WASHINGTON – Today Senator John Kerry (D-Mass.) chaired a hearing before the Committee on Small Business and Entrepreneurship to examine the challenges and solutions for small businesses in the federal contracting arena. The hearing focused on barriers to success for small business, such as a maze of complicated regulations, contract bundling, size standards with loopholes for big businesses, a lack of protections for sub-contractors, and a General Services Administration schedule that’s difficult to navigate.



“The federal contracting deck is pretty heavily stacked against small businesses,” said Kerry. “The Bush Administration keeps telling us they’re making progress, but we’re not seeing the results. And that means small firms are having a more difficult time staying competitive and doing business with the government. We can do better, and today’s hearing is a first step towards developing comprehensive contracting legislation that I will introduce later this year.”



According to Eagle Eye Publishers, the federal government spent more than $412 billion in contracts last year. Yet only about 20 percent went to small businesses, falling short of the federally mandated 23 percent. That means that more than $12 billion dollars didn’t go to small businesses that should have.
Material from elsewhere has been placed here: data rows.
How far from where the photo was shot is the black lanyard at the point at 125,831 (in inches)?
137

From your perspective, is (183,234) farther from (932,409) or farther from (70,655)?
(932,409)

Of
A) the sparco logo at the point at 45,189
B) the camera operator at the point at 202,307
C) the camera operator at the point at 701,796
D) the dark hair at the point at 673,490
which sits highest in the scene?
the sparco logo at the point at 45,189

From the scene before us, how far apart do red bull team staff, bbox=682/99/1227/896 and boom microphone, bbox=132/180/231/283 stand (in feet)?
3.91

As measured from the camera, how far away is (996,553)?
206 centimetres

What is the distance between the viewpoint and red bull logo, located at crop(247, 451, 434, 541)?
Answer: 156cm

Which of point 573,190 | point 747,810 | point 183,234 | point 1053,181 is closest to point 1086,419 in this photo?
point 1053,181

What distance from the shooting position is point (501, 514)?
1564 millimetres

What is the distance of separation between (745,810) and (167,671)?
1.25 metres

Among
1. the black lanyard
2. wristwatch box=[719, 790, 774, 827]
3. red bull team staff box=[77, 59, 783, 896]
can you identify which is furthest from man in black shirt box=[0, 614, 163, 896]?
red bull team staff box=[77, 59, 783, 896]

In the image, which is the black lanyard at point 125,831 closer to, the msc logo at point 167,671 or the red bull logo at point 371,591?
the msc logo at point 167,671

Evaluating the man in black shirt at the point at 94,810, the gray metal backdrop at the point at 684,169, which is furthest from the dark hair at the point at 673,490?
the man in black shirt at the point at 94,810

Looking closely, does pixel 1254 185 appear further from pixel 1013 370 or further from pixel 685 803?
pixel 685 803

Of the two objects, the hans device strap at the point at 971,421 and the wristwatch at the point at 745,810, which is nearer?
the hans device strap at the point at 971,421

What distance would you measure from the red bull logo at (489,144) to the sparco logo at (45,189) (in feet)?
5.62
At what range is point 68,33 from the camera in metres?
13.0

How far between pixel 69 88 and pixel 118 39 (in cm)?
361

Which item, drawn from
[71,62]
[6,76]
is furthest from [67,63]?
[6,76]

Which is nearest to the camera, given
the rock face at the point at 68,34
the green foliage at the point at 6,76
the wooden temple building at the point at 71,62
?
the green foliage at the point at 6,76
Kerry pressed the Bush Administration to implement the Women’s Procurement Program which became law in 2000 and to make a real effort to contract with service disabled veterans, noting the Committee’s January 2007 hearing on veterans entrepreneurship issues “lit a fire” within the Department of Defense to do more. Kerry also questioned why the Small Business Administration only requested nine Procurement Center Representatives (PCRs) this year to oversee more than $400 billion in federal contracts while he and Ranking Member Olympia Snowe (R-Maine) have pushed for 100 additional PCRs. Currently there are only about 40 full-time PCRs.